- What is expected
Quote each of the rows below word for word, omitting the pictures.

Stored data
────
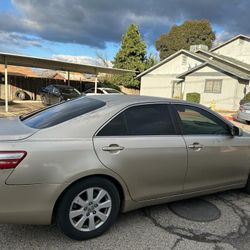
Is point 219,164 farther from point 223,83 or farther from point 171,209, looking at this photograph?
point 223,83

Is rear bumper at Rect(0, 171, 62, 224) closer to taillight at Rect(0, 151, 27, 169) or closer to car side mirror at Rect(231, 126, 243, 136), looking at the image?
taillight at Rect(0, 151, 27, 169)

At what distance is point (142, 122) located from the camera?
→ 11.6 ft

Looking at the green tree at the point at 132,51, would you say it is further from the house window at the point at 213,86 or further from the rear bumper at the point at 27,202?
the rear bumper at the point at 27,202

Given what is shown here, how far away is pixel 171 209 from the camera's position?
13.2 ft

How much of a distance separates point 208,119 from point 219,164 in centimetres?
64

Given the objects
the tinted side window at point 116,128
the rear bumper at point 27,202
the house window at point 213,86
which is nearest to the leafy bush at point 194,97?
the house window at point 213,86

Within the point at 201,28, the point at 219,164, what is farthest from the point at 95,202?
the point at 201,28

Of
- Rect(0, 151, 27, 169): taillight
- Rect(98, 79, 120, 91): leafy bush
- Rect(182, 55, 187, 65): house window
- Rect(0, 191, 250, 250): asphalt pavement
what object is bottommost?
Rect(0, 191, 250, 250): asphalt pavement

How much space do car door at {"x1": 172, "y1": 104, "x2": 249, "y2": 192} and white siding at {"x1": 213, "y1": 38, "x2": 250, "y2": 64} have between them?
29.2 m

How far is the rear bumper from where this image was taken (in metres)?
2.73

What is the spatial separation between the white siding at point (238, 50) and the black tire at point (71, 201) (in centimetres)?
3090

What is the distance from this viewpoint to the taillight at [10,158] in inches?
105

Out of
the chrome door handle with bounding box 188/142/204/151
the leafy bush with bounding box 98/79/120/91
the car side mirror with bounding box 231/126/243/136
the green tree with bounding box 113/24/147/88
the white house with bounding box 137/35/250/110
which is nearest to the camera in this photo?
────
- Exercise solution
Is point 219,164 farther from point 223,83 or farther from point 171,209, looking at this photograph?
point 223,83

Is rear bumper at Rect(0, 171, 62, 224) closer to taillight at Rect(0, 151, 27, 169) or closer to car side mirror at Rect(231, 126, 243, 136), looking at the image?
taillight at Rect(0, 151, 27, 169)

At what distance is point (142, 122) located from the camera?
→ 11.6 ft

Looking at the green tree at the point at 132,51, would you say it is further from the house window at the point at 213,86 or further from the rear bumper at the point at 27,202?
the rear bumper at the point at 27,202

Given what is shown here, how far away is pixel 171 209 from the camera's position?
13.2 ft

How much of a distance separates point 208,119 from point 219,164 in centimetres?
64

Given the objects
the tinted side window at point 116,128
the rear bumper at point 27,202
the house window at point 213,86
which is nearest to the leafy bush at point 194,97?
the house window at point 213,86

Within the point at 201,28, the point at 219,164, what is farthest from the point at 95,202?
the point at 201,28

Of
- Rect(0, 151, 27, 169): taillight
- Rect(98, 79, 120, 91): leafy bush
- Rect(182, 55, 187, 65): house window
- Rect(0, 191, 250, 250): asphalt pavement
what object is bottommost?
Rect(0, 191, 250, 250): asphalt pavement

How much space do car door at {"x1": 172, "y1": 104, "x2": 249, "y2": 192} and white siding at {"x1": 213, "y1": 38, "x2": 250, "y2": 64} have between them?
29.2 m

How far is the rear bumper from where this image was taken (in metres)?
2.73

What is the spatial separation between the white siding at point (238, 50) and the black tire at point (71, 201) (in centimetres)?
3090

What is the distance from this viewpoint to the taillight at [10,158] in inches?
105

Out of
the chrome door handle with bounding box 188/142/204/151
the leafy bush with bounding box 98/79/120/91
the car side mirror with bounding box 231/126/243/136
the green tree with bounding box 113/24/147/88
the white house with bounding box 137/35/250/110
which is nearest to the camera in this photo?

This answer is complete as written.